### Stated exercise 1
According to the passage on dreams, how much of our existence is spent in sleep?

### Supplied passage

=====

At
first sight one may think that the subject of dreams
is altogether a contingent one; this activity appears
in general to be of very little importance compared
with that of our waking state.
When
we examine the question more closely we come to see
that it is not at all like that.
To
start with, let us remember that more than a third of
our existence is passed in sleep and, consequently,
the time devoted to physical sleep well deserve our
attention.
I
say physical sleep, because it would be wrong to believe
that our whole being sleeps when our body is in slumber.
The
result of some experiments conducted with all rigour
of scientific method was published about twenty years
ago in a book entitled "Sleep and Dreams."
The
doctors who conducted the experiments have been led
to conclusion that the activity of the mind never ceases,
so the say; and it is this activity that is translated
with more or less confusion in our brain into what we
call dreams. Thus, whether we are conscious of it or
not, we are always dreaming.
It
is certainly possible to suppress totally this activity
and have complete sleep, without dreams; but to plunge
our mind into a repose analogous to that of our physical
body, it is necessary to attain a perfect mastery over
the mental being which is not an easy matter.
In
the majority of cases, this activity even becomes all
the more considerable when, on account of the sleep
of the body, the internal faculties are no longer concentrated
upon and used by the physical life.

=====

### Data lines
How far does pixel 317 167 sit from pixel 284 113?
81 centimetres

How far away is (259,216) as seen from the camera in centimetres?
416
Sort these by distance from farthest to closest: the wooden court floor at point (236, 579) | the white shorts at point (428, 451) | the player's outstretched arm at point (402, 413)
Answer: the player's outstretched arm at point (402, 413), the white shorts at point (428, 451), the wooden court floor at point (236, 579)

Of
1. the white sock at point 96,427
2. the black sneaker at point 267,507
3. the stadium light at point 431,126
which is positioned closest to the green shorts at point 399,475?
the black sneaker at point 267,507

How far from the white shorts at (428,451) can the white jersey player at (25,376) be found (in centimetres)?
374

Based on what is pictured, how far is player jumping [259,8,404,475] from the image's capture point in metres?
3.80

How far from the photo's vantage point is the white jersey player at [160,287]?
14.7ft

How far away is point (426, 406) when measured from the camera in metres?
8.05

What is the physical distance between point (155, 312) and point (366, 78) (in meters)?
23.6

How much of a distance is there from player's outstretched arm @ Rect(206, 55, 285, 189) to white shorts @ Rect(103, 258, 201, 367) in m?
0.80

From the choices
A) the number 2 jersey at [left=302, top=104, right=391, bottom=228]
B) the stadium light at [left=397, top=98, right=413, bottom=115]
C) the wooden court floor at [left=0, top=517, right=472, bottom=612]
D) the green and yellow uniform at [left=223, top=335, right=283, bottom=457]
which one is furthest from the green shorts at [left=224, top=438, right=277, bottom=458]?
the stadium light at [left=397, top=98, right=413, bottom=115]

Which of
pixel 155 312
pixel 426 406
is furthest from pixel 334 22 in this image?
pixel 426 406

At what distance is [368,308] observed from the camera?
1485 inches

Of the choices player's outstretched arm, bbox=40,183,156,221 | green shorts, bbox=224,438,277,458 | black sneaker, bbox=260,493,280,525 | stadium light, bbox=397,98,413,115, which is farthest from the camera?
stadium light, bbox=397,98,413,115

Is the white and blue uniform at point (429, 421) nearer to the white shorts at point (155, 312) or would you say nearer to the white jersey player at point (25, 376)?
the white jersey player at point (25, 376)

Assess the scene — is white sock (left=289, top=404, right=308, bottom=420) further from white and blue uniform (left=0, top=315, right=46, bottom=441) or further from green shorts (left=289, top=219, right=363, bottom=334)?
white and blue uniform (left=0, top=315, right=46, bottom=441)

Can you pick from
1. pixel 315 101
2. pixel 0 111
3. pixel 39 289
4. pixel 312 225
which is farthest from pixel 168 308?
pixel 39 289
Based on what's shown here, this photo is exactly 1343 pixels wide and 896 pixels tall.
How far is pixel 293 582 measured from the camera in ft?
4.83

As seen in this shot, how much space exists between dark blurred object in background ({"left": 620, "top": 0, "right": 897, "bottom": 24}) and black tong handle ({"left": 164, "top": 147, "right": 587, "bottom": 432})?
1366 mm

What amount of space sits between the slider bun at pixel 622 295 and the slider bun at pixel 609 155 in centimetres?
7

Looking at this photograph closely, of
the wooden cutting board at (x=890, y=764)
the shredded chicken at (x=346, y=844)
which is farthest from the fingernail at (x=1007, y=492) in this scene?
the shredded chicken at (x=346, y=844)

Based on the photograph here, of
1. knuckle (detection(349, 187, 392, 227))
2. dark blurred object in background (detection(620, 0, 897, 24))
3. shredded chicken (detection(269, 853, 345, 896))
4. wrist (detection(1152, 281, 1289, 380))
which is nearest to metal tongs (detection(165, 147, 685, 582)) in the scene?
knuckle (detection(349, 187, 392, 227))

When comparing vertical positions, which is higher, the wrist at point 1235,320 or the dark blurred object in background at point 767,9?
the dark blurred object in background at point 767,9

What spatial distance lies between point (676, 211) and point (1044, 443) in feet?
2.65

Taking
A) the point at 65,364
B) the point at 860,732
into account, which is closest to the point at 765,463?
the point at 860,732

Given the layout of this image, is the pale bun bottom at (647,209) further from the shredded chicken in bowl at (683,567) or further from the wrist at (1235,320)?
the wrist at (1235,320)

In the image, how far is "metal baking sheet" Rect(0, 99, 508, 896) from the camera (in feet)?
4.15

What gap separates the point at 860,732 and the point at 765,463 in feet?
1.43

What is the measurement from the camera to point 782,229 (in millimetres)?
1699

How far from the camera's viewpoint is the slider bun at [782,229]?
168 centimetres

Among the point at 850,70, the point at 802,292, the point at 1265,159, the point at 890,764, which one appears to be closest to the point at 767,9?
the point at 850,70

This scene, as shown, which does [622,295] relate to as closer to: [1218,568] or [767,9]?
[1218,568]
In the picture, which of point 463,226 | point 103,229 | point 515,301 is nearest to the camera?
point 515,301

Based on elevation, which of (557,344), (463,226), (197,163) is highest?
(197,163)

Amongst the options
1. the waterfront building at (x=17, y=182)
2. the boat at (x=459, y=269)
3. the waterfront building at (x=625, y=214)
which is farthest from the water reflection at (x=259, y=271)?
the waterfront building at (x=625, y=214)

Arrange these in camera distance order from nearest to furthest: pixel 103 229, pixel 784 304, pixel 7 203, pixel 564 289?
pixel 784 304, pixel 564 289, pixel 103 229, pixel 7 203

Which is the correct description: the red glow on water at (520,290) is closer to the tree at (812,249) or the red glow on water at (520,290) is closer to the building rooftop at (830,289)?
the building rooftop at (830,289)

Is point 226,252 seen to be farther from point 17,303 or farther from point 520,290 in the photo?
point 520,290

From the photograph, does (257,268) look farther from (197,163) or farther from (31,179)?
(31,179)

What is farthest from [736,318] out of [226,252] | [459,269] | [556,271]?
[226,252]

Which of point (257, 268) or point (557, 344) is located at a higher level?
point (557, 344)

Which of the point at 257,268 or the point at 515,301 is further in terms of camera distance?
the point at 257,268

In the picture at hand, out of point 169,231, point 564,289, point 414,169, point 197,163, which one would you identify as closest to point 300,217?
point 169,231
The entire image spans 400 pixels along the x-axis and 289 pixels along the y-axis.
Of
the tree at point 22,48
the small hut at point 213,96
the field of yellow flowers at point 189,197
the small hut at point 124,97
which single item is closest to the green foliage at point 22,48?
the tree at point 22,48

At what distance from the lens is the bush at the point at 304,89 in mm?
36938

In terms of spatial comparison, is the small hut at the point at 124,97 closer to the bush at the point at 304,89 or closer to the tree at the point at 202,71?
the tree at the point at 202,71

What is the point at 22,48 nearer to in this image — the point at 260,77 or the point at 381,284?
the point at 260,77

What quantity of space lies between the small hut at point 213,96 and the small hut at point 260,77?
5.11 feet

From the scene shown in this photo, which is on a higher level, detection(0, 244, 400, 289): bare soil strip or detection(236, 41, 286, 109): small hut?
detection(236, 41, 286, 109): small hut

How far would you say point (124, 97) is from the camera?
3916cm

=====

### Stated exercise 2
Pull out every line of the records that contains the word "centimetres".

### Reply 1
More than a third of it.

### Reply 2
81 centimetres
How far away is (259,216) as seen from the camera in centimetres?
How far from the white shorts at (428,451) can the white jersey player at (25,376) be found (in centimetres)?
What amount of space sits between the slider bun at pixel 622 295 and the slider bun at pixel 609 155 in centimetres?
168 centimetres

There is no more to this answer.